Data lineage support and compatibility reference

All Astro Deployments use the OpenLineage Airflow library (openlineage-airflow) to gather lineage data. The OpenLineage Airflow library is installed on Astro Runtime by default and includes built-in support for several Apache Airflow operators. These operators use tools called extractors to emit lineage data and they don't require additional configuration. Tasks that run with supported operators appear as nodes in your data lineage graphs and show connections to any input and output datasets.

If you’re using an unsupported operator, create an issue in the OpenLineage GitHub repository or write your own custom extractor.

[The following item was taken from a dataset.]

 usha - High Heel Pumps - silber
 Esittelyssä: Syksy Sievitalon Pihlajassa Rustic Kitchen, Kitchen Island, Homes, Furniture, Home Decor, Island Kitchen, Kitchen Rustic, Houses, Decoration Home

Supported Airflow operators

The following operators are supported in Astro lineage:

  • PostgresOperator
  • BigQueryOperator
  • SnowflakeOperator
  • GreatExpectationsOperator
  • MySqlOperator
  • RedshiftDataOperator
  • RedshiftSQLOperator
  • SQLCheckOperator
  • SQLValueCheckOperator
  • SQLThresholdCheckOperator
  • SQLIntervalCheckOperator
  • SQLColumnCheckOperator
  • BigQueryColumnCheckOperator
  • SQLTableCheckOperator
  • BigQueryTableCheckOperator

The SQLColumnCheckOperator, BigQueryColumnCheckOperator, SQLTableCheckOperator, BigQueryTableCheckOperator, and GreatExpectationsOperator emit data quality information to the Quality tab in the Lineage view of the Cloud UI. For more information, see Data lineage on Astro. The GreatExpectationsOperator automatically emits lineage data in versions 0.2.0 and later if you configure an OpenLineage environment in its action list. The GreatExpectationsOperator does not have an extractor.

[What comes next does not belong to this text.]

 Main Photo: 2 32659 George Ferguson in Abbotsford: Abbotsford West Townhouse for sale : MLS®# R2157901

Partially supported Airflow operators

The following operators are partially supported by the Airflow integration with OpenLineage:

  • PythonOperator
  • BashOperator

Airflow tasks that are run with partially supported operators:

  • Emit source code to the lineage backend.
  • Emit task run data to the lineage backend.
  • Appear in the graph view of the Lineage tab in the Cloud UI as nodes.
  • Do not emit lineage data about input or output datasets.

Unsupported operators

Airflow tasks that run with unsupported operators send information about the task duration, status, and parent DAG to the lineage backend. However, information about the task's input or output datasets isn't sent to the backend. A task running with an unsupported operator appears as a single node in the lineage graph.

Other known limitations

Lineage on Astro is in active development. Keep in mind the following limitations when using lineage functionality:

  • Source code emitted by partially supported operators doesn't appear in the lineage UI.
  • Airflow operators emit lineage data about failed task runs only for Deployments on Astro Runtime v5.0+.